ACTIVITY:
Give the line with "genus: Eudorcas" again, along with every line below it to the end of the records, word for word.

Collected data entries:
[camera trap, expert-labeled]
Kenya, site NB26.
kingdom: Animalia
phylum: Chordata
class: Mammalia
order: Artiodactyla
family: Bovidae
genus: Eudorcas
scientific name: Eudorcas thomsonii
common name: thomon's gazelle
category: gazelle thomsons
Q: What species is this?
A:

ANSWER FOR THIS EXERCISE:
genus: Eudorcas
scientific name: Eudorcas thomsonii
common name: thomon's gazelle
category: gazelle thomsons
Q: What species is this?
A:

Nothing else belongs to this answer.